The most telling moment for me was an eerie one. In the thick midst of pluralism a young man was called forward to play the Jewish Shofar. A watered down description was given, platitudes about the Jewish new year and a call to prayer were given as an explanation of its purpose. This is inaccurate. The Jewish Shofar is used as a call to Worship. I have played a Jewish Shofar before, and I have gotten a sound from it. It fills the room, with an all encompassing trumpet call that speaks to the deepest depths of our souls. When the young man stood yesterday to blow the Shofar, he tried at least ten times to get a sound from it, but nothing but sputters came. Now I am sure that they would not have asked someone to play it that was unable. At first I thought it was embarrassing that he could not play it. But nobody in the arena (well very few) would have known that he failed to make the Shofar play. I then realised what was happening. The Shofar is a call to worship the LORD. As a nation it would have been a call to worship. It would have been the beginning of the transation of which I spoke. If we had have called on God as a nation for help, then he would have responded by calling on us to worship Him. But we could not call out for help. Sadly, (but I completely understand why) God would not call us to worship either. I fully believe that God did not allow the Shofar to blow. It was eerie. Most people in the arena would have had no idea.
God is not punishing our nation. I don't believe that his time for judgment is now. There will be a time for judgement, but I actually think that God reserves this for the end of our lives. Hebrews 9:27 explains this simply : "Man is destined to die once, and after that to face judgement." God is waiting for our nation to call to Him. He loves us and has compassion for us in our suffering, but he will not force himself upon us, he will wait patiently. Again the question remains, "what will it take for us to turn to God as a nation?" Perhaps war, or economic depression?

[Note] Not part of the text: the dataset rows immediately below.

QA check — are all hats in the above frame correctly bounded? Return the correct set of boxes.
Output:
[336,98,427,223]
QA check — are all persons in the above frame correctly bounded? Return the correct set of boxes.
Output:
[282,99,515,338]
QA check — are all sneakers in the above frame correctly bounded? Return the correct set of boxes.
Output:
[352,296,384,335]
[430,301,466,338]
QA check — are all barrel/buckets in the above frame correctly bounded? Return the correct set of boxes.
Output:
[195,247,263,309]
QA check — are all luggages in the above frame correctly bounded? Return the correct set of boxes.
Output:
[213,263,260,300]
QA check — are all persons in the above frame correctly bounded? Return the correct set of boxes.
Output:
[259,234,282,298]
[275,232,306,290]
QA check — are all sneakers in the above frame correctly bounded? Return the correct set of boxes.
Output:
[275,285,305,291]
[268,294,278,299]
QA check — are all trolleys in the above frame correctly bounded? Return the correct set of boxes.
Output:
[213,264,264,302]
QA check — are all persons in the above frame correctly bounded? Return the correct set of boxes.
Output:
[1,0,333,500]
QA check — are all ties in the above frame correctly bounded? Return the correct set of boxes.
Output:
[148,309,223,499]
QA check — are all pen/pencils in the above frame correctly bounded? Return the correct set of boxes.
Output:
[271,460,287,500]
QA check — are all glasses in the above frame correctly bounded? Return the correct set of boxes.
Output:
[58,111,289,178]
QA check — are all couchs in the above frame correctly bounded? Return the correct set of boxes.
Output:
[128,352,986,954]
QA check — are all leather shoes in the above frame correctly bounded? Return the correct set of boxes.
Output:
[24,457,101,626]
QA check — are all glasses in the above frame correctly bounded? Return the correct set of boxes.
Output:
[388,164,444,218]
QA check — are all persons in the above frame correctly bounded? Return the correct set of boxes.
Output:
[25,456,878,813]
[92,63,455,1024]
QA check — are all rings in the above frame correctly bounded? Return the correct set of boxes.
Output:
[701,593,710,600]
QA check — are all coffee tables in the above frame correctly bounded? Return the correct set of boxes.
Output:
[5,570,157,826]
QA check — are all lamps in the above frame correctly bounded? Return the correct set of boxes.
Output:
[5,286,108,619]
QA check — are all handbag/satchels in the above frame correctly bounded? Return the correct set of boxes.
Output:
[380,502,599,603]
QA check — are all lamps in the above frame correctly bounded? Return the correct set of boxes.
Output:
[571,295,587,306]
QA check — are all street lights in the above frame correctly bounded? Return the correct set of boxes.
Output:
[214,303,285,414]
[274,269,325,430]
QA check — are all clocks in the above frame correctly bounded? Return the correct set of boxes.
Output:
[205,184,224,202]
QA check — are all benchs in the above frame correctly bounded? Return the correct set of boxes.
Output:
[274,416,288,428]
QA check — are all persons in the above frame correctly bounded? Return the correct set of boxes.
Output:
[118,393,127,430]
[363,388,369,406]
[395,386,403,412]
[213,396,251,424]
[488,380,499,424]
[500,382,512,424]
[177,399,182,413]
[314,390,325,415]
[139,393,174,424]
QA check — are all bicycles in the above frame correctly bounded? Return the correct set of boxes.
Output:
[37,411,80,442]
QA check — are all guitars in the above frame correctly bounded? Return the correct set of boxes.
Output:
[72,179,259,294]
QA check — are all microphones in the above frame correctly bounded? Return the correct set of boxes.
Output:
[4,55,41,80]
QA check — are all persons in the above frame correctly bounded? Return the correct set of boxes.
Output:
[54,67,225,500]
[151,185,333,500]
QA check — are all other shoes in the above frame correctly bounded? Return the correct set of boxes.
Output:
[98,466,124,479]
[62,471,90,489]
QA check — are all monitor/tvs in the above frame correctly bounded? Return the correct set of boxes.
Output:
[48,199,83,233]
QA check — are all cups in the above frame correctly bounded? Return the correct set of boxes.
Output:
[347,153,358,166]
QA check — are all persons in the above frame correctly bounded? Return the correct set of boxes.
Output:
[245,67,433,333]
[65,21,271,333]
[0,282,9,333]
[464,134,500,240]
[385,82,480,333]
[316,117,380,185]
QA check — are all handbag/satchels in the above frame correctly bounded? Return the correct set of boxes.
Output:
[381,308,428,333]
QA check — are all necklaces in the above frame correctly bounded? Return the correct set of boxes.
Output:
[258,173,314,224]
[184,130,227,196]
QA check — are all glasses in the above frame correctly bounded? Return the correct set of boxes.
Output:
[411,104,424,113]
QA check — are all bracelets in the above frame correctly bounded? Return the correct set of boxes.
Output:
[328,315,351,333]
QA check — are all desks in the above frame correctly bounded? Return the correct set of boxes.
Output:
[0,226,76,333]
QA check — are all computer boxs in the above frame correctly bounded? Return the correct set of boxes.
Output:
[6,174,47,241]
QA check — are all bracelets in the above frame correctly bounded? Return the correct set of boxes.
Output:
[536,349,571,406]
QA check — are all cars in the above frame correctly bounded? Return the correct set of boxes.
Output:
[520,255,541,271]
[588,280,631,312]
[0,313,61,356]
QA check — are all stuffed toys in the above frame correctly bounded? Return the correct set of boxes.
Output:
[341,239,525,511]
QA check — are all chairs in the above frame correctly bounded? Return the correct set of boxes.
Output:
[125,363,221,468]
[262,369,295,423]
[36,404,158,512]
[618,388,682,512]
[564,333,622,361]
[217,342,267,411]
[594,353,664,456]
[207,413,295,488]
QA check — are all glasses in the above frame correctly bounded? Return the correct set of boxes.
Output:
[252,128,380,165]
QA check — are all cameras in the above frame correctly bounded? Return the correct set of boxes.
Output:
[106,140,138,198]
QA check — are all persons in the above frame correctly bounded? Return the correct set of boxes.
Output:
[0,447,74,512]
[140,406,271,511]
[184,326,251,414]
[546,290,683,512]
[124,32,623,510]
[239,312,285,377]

Last evening we had a time of prayer and worship back at Kangaroo Ground with some of the other students. We took some time to pray for Australia, a nation without God. As my wife prayed, she admitted that she would like to pray for rain, but that she had a sense that God is even more concerned that Australia would turn to him. There is a very telling promise in scripture, that I think is timely for Australia. It comes from 2 Chronicles 7:14 "If my people who are called by my name, will humble themselves and pray and seek my face and turn from their wicked ways, then I will hear from heaven and will forgive their sin and will heal their land." This is a promise of good things, not of punishment. But it will first take humility from Australia, not pride as we have been showing recently. God is waiting and will act when we turn to him.
We have now had 12 years of drought in Victoria. Our water reserves in Victoria are below 30%. The fires have furthered damaged our water catchment areas. We are facing a dire time, of potential water shortage. Water is the essence of physical life. Our spiritual lives as a nation, at least in Victoria are progressively void. In a symbiotic kind of way, the sicker we get spiritually as a nation, the sicker the land gets.
How long will we wait before we turn to God? I hope not too long. The land is getting sicker. What will it take for us to turn to God as a nation? I hope that it will not take more suffering for us to wake up. But I fear we are quite deaf, and that worse tragedies are yet to come, be that economic depression or even war (that seems to follow such trends).
Australia I call on you, turn to your God.